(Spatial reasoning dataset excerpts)
- - - - - - -

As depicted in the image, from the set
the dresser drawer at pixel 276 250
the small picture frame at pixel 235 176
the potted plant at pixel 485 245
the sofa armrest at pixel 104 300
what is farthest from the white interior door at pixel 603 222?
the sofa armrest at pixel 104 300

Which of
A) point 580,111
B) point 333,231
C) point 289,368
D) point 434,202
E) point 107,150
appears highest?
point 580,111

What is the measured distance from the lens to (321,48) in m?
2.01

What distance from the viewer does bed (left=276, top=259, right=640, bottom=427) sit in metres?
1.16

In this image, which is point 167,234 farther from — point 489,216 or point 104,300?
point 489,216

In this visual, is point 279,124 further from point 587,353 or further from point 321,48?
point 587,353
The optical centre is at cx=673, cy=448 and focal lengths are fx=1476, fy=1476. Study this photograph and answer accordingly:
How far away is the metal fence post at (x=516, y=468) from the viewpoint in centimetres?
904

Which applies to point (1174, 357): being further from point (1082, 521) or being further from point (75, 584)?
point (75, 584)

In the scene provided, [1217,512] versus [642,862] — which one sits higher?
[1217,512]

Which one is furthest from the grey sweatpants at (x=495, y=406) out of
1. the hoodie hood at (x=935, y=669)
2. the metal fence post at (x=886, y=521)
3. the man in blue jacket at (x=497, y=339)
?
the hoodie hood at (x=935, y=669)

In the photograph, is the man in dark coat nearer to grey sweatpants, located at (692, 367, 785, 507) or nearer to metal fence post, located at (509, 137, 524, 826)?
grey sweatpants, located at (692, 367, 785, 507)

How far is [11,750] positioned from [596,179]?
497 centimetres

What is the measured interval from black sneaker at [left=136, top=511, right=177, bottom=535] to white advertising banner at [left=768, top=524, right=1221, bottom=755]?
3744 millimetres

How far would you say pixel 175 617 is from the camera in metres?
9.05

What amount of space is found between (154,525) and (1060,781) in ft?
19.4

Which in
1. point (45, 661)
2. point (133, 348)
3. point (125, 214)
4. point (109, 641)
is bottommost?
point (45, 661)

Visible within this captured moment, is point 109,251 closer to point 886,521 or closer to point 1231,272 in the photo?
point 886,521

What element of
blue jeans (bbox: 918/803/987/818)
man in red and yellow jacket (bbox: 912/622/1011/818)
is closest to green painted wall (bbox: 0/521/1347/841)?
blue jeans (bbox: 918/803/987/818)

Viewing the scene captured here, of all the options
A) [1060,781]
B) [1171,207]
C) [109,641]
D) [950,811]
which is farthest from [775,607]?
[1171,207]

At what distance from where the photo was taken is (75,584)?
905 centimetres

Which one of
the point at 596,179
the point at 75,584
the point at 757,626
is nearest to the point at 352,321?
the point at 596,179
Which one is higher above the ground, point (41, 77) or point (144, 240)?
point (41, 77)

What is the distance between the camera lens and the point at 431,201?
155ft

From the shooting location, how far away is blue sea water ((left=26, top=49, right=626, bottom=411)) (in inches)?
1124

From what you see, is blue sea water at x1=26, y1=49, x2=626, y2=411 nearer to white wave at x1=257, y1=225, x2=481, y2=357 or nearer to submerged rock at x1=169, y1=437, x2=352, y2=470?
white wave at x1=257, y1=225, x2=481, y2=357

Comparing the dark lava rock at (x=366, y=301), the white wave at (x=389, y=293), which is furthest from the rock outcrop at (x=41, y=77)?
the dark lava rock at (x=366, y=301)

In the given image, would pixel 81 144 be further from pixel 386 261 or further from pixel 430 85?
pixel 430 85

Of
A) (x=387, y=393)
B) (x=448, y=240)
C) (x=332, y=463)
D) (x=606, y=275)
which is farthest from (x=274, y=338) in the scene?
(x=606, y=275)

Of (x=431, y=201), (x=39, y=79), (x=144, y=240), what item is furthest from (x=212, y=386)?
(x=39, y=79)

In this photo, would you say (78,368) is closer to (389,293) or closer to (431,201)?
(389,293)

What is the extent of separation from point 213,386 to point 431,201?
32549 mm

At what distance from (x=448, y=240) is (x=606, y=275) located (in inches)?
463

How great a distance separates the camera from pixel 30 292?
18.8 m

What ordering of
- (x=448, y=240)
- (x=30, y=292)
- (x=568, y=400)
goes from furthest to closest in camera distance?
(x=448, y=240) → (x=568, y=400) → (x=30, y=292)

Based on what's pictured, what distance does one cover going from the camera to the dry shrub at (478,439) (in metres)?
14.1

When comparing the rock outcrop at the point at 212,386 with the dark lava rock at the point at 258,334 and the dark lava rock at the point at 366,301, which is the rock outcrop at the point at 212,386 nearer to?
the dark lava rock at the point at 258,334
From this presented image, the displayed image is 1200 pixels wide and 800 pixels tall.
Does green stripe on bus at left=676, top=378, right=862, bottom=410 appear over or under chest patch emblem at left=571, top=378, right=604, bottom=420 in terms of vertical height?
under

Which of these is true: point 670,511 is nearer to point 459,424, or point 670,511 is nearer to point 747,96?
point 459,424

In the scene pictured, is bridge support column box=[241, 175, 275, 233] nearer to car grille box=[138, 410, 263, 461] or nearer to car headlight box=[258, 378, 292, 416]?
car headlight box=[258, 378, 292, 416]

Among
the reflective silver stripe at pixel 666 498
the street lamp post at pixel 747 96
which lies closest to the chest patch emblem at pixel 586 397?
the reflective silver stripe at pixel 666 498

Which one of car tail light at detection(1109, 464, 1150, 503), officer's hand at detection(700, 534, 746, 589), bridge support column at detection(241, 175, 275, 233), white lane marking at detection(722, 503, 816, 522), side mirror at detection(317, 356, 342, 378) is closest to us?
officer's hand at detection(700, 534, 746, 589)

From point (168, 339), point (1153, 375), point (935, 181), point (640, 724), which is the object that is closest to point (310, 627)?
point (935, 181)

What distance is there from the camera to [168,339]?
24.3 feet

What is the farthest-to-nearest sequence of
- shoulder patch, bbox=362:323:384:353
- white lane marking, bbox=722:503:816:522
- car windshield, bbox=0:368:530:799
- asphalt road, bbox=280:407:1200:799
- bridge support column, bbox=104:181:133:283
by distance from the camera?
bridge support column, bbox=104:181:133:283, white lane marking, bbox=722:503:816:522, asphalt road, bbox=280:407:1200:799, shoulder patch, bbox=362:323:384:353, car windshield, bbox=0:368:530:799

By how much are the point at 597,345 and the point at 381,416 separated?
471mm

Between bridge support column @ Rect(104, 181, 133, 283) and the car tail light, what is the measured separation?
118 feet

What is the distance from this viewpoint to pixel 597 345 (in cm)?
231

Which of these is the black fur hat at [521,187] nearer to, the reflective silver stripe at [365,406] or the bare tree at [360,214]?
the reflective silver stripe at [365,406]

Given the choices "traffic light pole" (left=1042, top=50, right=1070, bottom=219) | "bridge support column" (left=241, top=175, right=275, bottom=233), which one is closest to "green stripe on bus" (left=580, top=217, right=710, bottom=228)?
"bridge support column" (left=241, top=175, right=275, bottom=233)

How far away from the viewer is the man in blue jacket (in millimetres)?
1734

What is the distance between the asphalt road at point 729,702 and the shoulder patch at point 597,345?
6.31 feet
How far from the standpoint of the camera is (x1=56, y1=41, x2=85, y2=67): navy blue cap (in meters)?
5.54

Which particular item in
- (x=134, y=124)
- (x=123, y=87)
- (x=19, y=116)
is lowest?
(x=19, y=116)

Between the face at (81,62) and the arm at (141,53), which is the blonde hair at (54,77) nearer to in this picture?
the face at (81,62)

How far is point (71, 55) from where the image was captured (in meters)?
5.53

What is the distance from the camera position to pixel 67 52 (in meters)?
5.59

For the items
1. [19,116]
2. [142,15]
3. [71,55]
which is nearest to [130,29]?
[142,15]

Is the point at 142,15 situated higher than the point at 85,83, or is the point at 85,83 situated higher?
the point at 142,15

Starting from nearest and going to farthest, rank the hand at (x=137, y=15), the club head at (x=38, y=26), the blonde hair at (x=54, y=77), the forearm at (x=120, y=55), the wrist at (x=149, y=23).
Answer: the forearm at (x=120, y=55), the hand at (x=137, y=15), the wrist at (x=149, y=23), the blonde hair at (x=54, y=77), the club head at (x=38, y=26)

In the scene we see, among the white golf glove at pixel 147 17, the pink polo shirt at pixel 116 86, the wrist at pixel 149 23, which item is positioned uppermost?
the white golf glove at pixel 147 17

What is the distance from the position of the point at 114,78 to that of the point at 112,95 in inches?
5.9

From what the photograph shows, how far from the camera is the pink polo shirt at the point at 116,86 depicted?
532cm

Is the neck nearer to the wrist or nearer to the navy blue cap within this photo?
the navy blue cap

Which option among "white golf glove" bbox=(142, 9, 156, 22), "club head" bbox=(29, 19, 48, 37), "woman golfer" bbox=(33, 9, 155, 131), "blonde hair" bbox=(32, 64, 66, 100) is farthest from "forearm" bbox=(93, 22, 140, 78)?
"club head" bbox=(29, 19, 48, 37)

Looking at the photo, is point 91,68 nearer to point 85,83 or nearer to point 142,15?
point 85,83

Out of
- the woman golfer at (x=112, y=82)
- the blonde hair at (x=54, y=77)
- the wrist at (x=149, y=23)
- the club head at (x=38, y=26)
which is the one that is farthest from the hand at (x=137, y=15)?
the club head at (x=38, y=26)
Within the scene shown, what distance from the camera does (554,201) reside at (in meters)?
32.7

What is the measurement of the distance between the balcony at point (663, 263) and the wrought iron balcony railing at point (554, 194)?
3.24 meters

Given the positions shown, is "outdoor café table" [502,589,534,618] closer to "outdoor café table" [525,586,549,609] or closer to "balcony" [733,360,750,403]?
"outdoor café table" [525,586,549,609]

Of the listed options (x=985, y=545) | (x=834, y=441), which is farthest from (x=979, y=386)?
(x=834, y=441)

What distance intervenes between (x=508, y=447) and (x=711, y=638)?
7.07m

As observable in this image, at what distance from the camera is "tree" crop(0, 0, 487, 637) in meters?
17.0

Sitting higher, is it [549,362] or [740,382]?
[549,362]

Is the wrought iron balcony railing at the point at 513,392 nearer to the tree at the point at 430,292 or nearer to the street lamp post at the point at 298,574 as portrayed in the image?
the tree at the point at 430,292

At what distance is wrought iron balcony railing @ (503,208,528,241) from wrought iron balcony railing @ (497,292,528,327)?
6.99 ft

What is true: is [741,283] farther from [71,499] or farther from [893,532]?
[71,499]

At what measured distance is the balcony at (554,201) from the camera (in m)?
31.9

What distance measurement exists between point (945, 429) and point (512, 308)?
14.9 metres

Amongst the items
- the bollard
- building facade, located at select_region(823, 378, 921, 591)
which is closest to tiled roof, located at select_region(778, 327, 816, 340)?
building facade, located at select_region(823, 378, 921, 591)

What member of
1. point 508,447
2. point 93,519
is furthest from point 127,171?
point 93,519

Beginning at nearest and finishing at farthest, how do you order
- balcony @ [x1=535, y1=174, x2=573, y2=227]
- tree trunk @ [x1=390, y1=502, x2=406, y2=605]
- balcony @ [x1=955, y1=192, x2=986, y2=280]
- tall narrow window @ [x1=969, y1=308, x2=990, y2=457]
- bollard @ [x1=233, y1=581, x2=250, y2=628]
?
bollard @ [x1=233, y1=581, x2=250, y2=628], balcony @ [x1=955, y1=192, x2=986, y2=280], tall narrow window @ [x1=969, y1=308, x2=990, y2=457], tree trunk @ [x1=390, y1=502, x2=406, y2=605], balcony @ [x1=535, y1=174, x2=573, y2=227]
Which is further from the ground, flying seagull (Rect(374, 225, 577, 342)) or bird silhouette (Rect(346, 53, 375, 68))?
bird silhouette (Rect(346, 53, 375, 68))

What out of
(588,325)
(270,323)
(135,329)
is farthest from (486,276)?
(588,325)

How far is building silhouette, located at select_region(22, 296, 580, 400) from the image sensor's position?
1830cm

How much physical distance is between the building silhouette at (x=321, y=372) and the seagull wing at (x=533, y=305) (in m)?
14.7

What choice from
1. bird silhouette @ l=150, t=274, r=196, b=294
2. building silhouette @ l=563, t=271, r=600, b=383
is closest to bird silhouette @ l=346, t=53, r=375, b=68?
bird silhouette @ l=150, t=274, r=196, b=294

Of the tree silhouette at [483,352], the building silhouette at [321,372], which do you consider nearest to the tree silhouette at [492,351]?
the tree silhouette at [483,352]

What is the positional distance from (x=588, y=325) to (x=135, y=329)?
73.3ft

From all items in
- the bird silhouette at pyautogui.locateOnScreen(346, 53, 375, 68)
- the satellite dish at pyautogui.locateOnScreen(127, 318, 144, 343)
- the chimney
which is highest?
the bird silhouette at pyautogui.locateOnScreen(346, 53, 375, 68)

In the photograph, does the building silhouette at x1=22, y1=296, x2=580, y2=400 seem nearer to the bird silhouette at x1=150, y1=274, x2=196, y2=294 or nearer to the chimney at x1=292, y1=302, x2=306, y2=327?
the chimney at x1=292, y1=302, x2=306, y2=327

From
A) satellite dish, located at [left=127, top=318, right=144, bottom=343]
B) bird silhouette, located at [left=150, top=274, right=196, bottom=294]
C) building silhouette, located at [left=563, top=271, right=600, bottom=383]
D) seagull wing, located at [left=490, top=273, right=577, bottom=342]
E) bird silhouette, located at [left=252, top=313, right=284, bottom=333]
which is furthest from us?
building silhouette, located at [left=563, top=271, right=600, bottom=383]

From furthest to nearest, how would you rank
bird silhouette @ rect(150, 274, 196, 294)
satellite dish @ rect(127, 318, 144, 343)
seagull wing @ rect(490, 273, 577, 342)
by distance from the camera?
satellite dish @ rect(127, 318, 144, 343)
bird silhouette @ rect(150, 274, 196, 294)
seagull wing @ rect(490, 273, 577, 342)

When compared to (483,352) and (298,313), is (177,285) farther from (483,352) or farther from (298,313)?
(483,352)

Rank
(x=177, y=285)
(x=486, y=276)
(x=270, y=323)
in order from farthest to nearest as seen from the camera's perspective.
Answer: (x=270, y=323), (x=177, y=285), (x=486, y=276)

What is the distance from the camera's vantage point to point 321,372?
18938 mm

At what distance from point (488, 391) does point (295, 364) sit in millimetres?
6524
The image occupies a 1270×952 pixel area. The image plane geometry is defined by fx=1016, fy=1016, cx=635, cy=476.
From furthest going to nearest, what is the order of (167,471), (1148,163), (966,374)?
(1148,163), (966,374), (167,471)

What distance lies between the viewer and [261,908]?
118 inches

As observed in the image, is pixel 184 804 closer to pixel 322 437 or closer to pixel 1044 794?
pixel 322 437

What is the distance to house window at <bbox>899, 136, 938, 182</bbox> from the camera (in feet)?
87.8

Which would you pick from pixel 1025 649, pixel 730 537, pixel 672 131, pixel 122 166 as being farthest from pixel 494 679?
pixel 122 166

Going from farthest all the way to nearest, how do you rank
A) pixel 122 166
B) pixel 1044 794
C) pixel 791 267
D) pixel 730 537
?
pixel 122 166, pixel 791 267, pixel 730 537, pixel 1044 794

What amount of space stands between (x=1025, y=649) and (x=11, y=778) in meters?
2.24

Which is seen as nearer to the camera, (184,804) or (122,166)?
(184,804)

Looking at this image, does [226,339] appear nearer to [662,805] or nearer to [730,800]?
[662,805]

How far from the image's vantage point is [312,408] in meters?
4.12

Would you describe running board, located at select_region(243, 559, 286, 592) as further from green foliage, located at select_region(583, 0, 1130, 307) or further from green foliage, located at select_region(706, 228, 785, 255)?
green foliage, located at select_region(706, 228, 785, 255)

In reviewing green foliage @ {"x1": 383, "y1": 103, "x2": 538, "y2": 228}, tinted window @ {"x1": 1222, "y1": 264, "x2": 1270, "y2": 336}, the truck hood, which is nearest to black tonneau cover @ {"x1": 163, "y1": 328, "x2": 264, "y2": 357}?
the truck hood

- - - - - - -

● Task brief
Reproduce the records between the lines holding "How far away from" and "Answer: the forearm", inclusive, swapping "asphalt road" for "paved street" and leaving everything else unchanged.

● Correct answer
How far away from the viewer is the man in blue jacket (in millimetres)?
1734

What is the distance between the paved street at point 729,702 and the shoulder patch at point 597,345?
6.31 feet
How far from the standpoint of the camera is (x1=56, y1=41, x2=85, y2=67): navy blue cap (in meters)?
5.54

Which particular item in
- (x=134, y=124)
- (x=123, y=87)
- (x=19, y=116)
is lowest?
(x=19, y=116)

Between the face at (81,62) and the arm at (141,53), which is the blonde hair at (54,77) nearer to in this picture?
the face at (81,62)

How far is point (71, 55) from where the image was captured (in meters)?
5.53

What is the distance from the camera position to pixel 67 52 (in meters)?
5.59

For the items
1. [19,116]
2. [142,15]
3. [71,55]
which is nearest to [130,29]?
[142,15]

Is the point at 142,15 situated higher than the point at 85,83, or is the point at 85,83 situated higher?
the point at 142,15

Starting from nearest and going to farthest, rank the hand at (x=137, y=15), the club head at (x=38, y=26), the blonde hair at (x=54, y=77), the forearm at (x=120, y=55), the wrist at (x=149, y=23).
Answer: the forearm at (x=120, y=55), the hand at (x=137, y=15), the wrist at (x=149, y=23), the blonde hair at (x=54, y=77), the club head at (x=38, y=26)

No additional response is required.